In conclusion, available clinical evidence on the use of Dex in NCC is limited, and no definite conclusion can be drawn until more rigorously designated trials elucidate the effect of Dex administration as a sole sedative agent or as adjunct to other sedatives on systemic and cerebral hemodynamics and its impact on short-term and long-term outcomes in various NCC subpopulations. According available evidence, there are possible warnings on the use of Dex in NCC due to associated hemodynamic effects –especially those related to reduction of arterial pressurethat might ultimately lead to suboptimal cerebral perfusion.

References

  1. Basali A, Mascha EJ, Kalfas I, et al. (2000) Relation between perioperative hypertension and intracranial hemorrhage after craniotomy. Anesthesiology 93:48-54.

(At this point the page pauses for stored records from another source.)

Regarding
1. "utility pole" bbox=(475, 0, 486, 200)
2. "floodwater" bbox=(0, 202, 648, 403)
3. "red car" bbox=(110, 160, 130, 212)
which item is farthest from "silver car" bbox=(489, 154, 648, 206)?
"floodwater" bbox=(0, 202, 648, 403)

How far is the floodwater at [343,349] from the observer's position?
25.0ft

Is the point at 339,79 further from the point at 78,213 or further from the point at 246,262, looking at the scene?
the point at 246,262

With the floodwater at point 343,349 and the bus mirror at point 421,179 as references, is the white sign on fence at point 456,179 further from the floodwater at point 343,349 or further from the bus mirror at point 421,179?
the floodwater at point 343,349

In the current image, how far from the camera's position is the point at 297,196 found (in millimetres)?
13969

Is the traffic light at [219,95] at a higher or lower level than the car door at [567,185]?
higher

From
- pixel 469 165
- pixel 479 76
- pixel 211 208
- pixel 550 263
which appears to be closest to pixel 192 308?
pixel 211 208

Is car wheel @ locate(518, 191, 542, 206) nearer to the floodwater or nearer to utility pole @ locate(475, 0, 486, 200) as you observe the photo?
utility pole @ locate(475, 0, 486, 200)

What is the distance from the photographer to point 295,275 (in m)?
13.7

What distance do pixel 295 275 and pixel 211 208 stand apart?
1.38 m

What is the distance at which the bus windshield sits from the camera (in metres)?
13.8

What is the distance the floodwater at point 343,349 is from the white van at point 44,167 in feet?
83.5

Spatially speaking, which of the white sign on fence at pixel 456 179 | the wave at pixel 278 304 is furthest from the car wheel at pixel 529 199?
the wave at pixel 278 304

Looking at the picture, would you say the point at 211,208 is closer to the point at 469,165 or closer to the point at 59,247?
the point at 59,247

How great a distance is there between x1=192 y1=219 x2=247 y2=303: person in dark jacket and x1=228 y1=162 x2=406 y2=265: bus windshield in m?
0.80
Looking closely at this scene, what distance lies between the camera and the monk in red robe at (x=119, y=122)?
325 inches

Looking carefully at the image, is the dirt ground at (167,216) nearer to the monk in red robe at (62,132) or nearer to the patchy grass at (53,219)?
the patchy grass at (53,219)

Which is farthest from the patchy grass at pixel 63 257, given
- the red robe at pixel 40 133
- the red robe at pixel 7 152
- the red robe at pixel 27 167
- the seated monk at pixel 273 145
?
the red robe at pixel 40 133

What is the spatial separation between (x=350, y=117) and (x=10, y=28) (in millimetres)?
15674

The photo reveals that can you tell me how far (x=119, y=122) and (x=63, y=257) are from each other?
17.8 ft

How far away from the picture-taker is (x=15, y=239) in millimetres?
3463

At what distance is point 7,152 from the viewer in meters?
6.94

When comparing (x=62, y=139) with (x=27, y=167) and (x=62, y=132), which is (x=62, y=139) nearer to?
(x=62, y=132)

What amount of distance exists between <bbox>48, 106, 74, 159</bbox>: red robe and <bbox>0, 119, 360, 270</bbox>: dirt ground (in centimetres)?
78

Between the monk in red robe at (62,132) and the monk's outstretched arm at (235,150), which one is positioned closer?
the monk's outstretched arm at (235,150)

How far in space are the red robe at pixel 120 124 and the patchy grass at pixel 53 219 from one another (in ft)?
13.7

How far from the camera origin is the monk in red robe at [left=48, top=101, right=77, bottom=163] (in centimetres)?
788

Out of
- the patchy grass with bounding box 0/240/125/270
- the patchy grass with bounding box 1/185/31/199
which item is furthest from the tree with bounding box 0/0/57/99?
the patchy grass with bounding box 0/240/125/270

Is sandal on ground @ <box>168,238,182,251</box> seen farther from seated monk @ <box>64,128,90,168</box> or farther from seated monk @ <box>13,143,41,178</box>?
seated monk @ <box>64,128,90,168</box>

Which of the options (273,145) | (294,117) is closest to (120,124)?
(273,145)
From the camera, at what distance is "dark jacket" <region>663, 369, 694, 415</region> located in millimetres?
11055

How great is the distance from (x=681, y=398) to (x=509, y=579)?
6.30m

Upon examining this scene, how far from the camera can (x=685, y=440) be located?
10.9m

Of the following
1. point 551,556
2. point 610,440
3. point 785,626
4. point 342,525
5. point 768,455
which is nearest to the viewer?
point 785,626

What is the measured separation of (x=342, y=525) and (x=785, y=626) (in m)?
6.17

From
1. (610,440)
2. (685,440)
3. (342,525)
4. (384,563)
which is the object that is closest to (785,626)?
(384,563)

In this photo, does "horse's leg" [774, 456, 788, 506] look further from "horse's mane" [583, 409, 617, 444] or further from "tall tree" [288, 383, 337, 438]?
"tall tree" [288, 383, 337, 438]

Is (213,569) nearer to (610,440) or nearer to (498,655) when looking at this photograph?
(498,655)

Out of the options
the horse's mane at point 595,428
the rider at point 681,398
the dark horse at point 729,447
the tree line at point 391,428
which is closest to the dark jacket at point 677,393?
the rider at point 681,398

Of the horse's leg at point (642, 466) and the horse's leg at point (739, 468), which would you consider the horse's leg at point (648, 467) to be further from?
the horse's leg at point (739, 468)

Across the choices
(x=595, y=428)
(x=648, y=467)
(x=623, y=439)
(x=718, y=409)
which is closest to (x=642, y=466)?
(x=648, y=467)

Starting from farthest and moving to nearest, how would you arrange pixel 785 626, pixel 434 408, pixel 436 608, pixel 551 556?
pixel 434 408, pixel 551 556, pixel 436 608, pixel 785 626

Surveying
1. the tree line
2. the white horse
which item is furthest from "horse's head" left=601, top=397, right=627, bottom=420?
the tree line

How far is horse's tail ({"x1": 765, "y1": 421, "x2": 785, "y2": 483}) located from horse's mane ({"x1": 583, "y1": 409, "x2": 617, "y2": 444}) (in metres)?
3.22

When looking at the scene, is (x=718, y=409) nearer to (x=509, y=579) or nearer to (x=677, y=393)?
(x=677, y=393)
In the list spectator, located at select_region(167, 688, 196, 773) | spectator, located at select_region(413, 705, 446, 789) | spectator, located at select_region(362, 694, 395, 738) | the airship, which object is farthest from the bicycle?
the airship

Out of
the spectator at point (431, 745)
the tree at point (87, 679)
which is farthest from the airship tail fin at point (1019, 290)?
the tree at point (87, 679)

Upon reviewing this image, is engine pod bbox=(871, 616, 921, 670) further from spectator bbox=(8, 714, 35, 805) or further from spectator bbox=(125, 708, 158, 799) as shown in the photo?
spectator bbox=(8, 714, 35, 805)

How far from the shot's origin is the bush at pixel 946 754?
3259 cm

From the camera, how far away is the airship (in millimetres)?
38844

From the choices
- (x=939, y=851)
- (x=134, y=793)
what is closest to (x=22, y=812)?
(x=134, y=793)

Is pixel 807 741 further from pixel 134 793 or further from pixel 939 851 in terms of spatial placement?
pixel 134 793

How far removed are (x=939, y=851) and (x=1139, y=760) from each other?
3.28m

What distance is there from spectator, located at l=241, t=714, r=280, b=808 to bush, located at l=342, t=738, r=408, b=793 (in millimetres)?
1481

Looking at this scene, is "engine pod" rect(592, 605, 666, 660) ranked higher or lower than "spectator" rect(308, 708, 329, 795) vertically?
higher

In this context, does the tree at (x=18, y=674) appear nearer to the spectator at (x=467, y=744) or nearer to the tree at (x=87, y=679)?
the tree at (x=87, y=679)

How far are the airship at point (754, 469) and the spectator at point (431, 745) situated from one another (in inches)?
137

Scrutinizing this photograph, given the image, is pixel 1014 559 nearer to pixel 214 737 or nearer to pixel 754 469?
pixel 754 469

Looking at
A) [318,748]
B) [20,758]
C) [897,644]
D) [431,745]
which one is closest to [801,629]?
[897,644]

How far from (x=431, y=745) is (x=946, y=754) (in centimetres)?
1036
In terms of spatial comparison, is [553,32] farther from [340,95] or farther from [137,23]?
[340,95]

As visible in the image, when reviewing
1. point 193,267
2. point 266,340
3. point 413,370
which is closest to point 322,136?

  2. Wang X, Ji J, Fen L, Wang A (2013) Effects of dexmedetomidine on cerebral blood flow in critically ill patients with or without traumatic brain injury: a prospective controlled trial. Brain Inj 27: 1617-1622.
  3. Peng K, Wu S, Liu H, Ji F (2014) Dexmedetomidine as an anesthetic adjuvant for intracranial procedures: meta-analysis of randomized controlled trials. J Clin Neurosci 21: 1951-1958.
  4. Grewal A (2011) Dexmedetomidine: New avenues. J Anaesthesiol Clin Pharmacol 27: 297-302.
  5. Talke P, Tong C, Lee HW, Caldwell J, Eisenach JC, et al. (1997) Effect of dexmedetomidine on lumbar cerebrospinal fluid pressure in humans. Anesth Analg 85: 358-364.
  6. Srivastava VK, Agrawal S, Kumar S, Mishra A, Sharma S, et al. (2014) Comparison of dexmedetomidine, propofol and midazolam for short-term sedation in postoperatively mechanically ventilated neurosurgical patients. J Clin Diagn Res 8:GC04-7.
  7. Erdman MJ, Doepker BA, Gerlach AT, Phillips GS, Elijovich L, et al. (2014) A comparison of severe hemodynamic disturbances between dexmedetomidine and propofol for sedation in neurocritical care patients. Crit Care Med 42:1696-1702.